Wednesday, June 22, 2011

Sya'ban: Persiapan Menuju Pertemuan


Tidak seperti biasanya Kang Oded bangun di pagi hari buta, selesai shalat subuh dia asyik mempersiapkan hidangan yang lezat, lalu segera membersihkan dan menghias rumahnya meskipun peluh membasahi tubuhnya. Kemudian ia pergi membersihkan badannya, lalu mengenakan pakaian rapih dan bersih. Dengan senang, tenang dan ikhlas dia melakukan itu semua, karena dia akan didatangi seorang tamu agung yang sudah ia kenal baik kepribadiannya.
Kisah ini sebagai analogi gerak hidup kita di bulan ini dan di hari ini, yaitu bulan Sya’ban. Kita sedang bergerak menuju keikhlasan mempersiapkan seperti ikhlasnya Kang Oded dalam menyambut tamu agungnya. Penyambutan agung ini tidak akan kita lakukan jika kita tidak mengenal siapa tamu yang akan mendatangi rumah kita, akhirnya kita malah lengah dan lalai ataupun sampai menyepelekan tamu agung tersebut. Dan ketika tamu itu mengetuk pintu rumah, barulah kita sibuk menghidangkan dengan hidangan seadanya.
Kondisi lengah dan lalai ini –menurut Nabi Muhammad Saw.- banyak menimpa manusia pada bulan Sya’ban. Sebagaimana dalam salah satu haditsnya riwayat Abu Daud dan An Nasa’i dari Usamah Ibn Zaid berkata kepada Rasulullah Saw. “Wahai Rasulullah, saya tidak pernah melihatmu berpuasa satu bulan penuh dari sekian bulan kecuali pada bulan Sya’ban” beliau bersabda “Ini adalah bulan dimana manusia sedang lengah (lalai), yaitu bulan antara Rajab dan Ramadhan, dan dia adalah bulan dimana segala amalan diangkat menuju Tuhan sekalian alam. Dan saya lebih menyukai dalam keadaan bershaum ketika amalanku sedang diangkat”. Sekali lagi, kondisi lalai ini terjadi karena kita tidak mengenal atau bahkan menyepelekan “Tamu agung” (baca; Ramadhan) yang akan tiba. Bulan ini adalah kesempatan besar untuk orang-orang yang senantiasa waspada untuk beramal shalih, karena amalan yang kita kerjakan di saat orang lain dalam keadaan lengah, bernilai besar di hadapan Allah Swt.. Sebagaimana besarnya pahala orang yang berdzikir di pasar, di saat orang lain sibuk transaksi, atau shalat di tengah malam di saat orang-orang tertidur lelap, atau bersabar dalam berjihad di saat orang lain tunduk takluk.
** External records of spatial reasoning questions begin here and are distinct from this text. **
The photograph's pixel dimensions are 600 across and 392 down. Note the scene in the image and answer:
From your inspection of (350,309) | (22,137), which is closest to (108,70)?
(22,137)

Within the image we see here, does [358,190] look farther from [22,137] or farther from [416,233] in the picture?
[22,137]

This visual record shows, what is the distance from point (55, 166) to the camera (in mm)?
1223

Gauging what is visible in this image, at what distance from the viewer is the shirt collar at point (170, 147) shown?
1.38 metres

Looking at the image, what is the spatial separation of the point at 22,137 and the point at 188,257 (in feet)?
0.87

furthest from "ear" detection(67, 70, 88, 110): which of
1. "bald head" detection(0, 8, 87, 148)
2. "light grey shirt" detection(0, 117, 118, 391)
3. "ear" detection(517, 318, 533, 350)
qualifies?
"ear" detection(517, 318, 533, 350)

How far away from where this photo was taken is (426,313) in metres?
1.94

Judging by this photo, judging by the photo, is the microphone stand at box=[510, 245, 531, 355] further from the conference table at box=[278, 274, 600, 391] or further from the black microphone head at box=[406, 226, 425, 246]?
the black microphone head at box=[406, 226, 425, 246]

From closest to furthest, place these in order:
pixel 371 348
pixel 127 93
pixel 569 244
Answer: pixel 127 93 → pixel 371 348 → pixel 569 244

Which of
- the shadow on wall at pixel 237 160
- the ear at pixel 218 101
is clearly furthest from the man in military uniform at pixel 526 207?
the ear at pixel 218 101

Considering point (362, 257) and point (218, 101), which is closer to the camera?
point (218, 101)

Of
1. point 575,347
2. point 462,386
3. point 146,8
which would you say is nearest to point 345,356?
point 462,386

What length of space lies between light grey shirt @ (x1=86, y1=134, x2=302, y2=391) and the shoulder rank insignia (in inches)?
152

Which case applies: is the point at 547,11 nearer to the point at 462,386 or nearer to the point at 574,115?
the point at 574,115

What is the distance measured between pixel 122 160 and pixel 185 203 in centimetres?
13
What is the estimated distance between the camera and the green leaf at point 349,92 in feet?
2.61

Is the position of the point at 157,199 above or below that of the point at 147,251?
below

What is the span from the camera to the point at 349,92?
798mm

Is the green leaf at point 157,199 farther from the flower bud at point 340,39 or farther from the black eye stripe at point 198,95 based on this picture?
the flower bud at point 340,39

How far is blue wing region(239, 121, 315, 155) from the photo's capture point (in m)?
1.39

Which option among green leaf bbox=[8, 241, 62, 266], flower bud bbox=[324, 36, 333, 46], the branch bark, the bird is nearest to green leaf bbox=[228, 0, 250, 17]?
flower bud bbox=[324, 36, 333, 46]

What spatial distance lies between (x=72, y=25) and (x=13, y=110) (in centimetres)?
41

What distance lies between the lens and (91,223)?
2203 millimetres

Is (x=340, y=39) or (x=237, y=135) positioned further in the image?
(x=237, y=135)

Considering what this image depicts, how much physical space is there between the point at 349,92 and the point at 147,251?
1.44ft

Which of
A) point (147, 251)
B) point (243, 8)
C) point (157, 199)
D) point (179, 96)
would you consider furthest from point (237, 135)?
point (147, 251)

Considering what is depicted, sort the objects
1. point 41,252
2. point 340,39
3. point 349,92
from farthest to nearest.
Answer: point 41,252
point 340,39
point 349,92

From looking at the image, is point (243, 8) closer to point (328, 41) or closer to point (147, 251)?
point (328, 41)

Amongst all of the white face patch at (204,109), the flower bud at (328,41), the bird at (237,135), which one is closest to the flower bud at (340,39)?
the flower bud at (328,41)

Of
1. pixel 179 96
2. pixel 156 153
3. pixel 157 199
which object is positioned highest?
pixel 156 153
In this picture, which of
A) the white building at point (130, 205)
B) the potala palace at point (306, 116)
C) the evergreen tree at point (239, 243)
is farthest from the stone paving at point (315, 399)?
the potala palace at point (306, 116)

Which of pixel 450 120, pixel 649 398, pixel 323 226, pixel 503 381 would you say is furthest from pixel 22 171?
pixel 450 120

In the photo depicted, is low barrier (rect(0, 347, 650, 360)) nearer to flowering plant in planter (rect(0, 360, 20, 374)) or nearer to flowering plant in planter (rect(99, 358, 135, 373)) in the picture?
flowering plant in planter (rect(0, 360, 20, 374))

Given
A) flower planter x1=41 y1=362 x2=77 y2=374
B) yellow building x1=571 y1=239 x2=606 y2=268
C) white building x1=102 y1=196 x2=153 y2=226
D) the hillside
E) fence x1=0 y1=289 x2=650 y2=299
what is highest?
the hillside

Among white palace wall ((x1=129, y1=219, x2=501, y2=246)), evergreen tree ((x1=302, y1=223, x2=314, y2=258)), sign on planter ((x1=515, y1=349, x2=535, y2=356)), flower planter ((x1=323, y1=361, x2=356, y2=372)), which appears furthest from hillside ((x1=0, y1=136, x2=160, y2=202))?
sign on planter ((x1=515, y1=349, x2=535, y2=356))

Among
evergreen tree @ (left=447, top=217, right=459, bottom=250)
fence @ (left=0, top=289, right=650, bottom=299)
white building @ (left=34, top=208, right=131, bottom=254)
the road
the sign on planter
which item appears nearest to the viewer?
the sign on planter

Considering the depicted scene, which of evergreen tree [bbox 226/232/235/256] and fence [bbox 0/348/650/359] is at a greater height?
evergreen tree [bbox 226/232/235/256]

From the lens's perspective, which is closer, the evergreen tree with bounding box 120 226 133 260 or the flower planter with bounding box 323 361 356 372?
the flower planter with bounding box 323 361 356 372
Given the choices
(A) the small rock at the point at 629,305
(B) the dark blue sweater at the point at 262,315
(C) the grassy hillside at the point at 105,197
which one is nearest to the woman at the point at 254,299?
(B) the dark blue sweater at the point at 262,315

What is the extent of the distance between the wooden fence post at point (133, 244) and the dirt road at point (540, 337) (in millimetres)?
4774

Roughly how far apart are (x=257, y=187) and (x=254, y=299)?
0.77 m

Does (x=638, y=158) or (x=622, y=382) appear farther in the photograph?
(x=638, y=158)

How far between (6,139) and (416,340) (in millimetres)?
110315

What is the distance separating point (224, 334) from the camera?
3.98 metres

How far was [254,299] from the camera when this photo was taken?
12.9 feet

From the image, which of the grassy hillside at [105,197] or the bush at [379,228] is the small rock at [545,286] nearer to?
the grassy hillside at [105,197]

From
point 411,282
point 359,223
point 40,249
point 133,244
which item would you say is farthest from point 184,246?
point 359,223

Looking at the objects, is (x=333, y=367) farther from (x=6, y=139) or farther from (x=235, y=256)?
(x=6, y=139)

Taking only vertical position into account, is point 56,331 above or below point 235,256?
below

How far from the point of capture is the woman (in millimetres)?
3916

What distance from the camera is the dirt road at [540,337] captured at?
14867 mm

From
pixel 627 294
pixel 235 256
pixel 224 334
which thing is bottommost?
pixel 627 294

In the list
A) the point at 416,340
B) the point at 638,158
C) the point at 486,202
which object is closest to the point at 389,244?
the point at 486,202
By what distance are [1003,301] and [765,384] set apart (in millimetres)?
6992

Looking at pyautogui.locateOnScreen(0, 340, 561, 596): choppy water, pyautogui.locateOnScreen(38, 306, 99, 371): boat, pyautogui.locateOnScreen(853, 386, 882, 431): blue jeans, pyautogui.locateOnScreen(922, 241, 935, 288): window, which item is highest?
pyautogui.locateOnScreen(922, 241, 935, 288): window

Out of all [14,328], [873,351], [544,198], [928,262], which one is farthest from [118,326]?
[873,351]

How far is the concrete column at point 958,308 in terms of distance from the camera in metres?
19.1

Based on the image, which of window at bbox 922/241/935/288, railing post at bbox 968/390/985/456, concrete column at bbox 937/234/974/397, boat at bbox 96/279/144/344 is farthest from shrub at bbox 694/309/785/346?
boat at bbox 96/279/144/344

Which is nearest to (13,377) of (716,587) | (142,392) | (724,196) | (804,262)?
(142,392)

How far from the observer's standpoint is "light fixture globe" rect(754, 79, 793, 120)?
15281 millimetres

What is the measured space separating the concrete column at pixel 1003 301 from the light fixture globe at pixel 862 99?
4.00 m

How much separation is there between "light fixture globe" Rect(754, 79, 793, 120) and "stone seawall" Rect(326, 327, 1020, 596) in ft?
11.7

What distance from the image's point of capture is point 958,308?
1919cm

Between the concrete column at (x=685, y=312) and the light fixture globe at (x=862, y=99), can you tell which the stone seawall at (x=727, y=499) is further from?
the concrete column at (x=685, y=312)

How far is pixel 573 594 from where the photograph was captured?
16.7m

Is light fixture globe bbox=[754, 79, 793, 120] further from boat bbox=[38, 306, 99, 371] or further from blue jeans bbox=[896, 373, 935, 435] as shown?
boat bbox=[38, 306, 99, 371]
Sya’ban adalah bulannya warming up karena ia cerminan bulan Ramadhan, sebab itu Nabi memperbanyak puasa di bulan Sya’ban agar jasad dan ruh siap menghadapi bulan suci Ramadhan. Kenapa Nabi lebih memilih ibadah puasa di bulan Sya’ban dibandingkan ibadah lain?, karena puasa, disamping Junnah (Perisai/pencegahan) Ruh kita dari penyakit-penyakit spiritual, juga bisa melatih jasad kita sehingga ketika shaum di bulan Ramadhan kita tidak mengalami kepayahan. Sedangkan kondisi payah dan cape sering kali menghasilkan keluh kesah, dan keluh kesah akan melahirkan ketidakikhlasan, pada akhirnya sesuai dengan sabda Nabi “Kerap kali orang yang berpuasa tidak mendapatkan apa-apa kecuali (mendapatkan) rasa lapar. Kerap kali orang yang mendirikan shalat tidak mendapatkan apa-apa kecuali (mendapatkan) bergadang saja" (HR. An Nasa'i dan Ibn Majah).
Lain halnya jika kita tidak mempersiapkan ruh dan jasad di bulan Sya’ban, apatah lagi jika keduanya malahan dilatih dalam kemaksiatan, di samping nantinya jasad kita akan merasa berat di bulan Ramadhan, juga kemaksiatan akan terus menjadi rintangan. Meskipun pada bulan ini Nabi pernah bersabda “Jika datang bulan Ramadhan, maka dibukakan pintu-pintu surga, ditutup pintu-pintu neraka dan dibelenggunya syaitan” (HR. Bukhari dan Muslim), tetap saja kita akan terus didatangi kemaksiatan atau bahkan melakukan kemaksiatan di bulan Ramadhan. Karena jiwa-jiwa syaitan sudah menghunjam di akhlaq kita, walaupun syaitan telah dibelenggu oleh Allah Swt.
“Bulan Persiapan” (baca: Sya’ban) ini sangat dimanfaatkan dengan baik oleh para Salafuna Ash Shalih, sehingga amalan ibadah mereka di bulan ini dilakukan sebagaimana mereka biasa amalkan pada bulan penuh berkah. “Bulan Keberkahan” akan mendatangi mereka sehingga persiapan diri di bulan Sya’ban menjadi keikhlasan bukan lagi paksaan, maka ketika pintu bulan Ramadhan ditutup, mereka malahan bersedih bukannya bergembira. Sampai-sampai mereka mengharap dapat bertemu kembali dengan bulan Ramadhan.Pada bulan Sya’ban ini Nabi Saw. -yang telah Allah jamin masuk surga- kerap mempersiapkan dirinya menghadapi Ramadhan, mengapa kita yang tidak?!. Mari mulai persiapan ini dengan memperbanyak ibadah shalat malam, atau shaum sebelum memasuki pertengahan Sya’ban karena menurut Imam Syafi’i tidak boleh berpuasa setelah pertengahan bulan Sya’ban bagi orang yang tidak terbiasa shaum sunnat, dengan dalil sabda Rasul “Janganlah kalian mendahului bulan Ramadhan dengan puasa satu atau dua hari, kecuali jika bagi orang yang biasa berpuasa, maka berpuasalah pada hari itu” (HR. Shahihain). Kemudian mari kita meninggalkan hal-hal yang bid’ah, seperti; melakukan shalat dua belas raka’at antara maghrib dan ‘isya pada hari jum’at pertama di bulan Sya’ban, atau melakukan shalat seratus raka’at dan membaca surat Yaasiin tiga kali di malam pertengahan Sya’ban. Sebab hadits-hadits yang berkaitan dengan yang disebutkan ini berderajat Maudlu’ (palsu) dan Nabi beserta para shahabat tidak pernah melaksanakannya.